During the 1980s, some 3,000 banks failed, costing the Federal Deposit Insurance Corporation and taxpayers more than $250 billion to clean up the savings and loan crisis. Yet somehow public confidence held — unlike during the global financial meltdown of 2007 and 2008, a time during which economic conditions were actually far better than during the 1980s. In his book, Senseless Panic: How Washington Failed America, William M. Isaac argues that the more recent crisis could have been avoided if the nation’s political leaders hadn’t bungled their management of the mess.

Isaac has a unique perspective. During the early 1980s, he headed the FDIC and, with then Federal Reserve chairman Paul Volcker, helped limit the damage from the bank failures by navigating the storm strategically and methodically.
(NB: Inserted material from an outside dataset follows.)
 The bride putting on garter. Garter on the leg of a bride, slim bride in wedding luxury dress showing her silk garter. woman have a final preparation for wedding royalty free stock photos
Ultimately, however, writes Isaac, regulators and policymakers failed to understand what really went wrong during the 1980s, and Washington’s responses to the 2008 crisis have been misguided and counterproductive.

Isaac proposes remedies for what continues to ail the country’s financial system. The key to effective change, he notes, is to learn from our mistakes. “I cannot emphasize how important it is that we understand the causes of the financial crisis in 2008 and that we enact the right reforms this time,” Isaac writes. “Those who do not remember and understand history will repeat it.”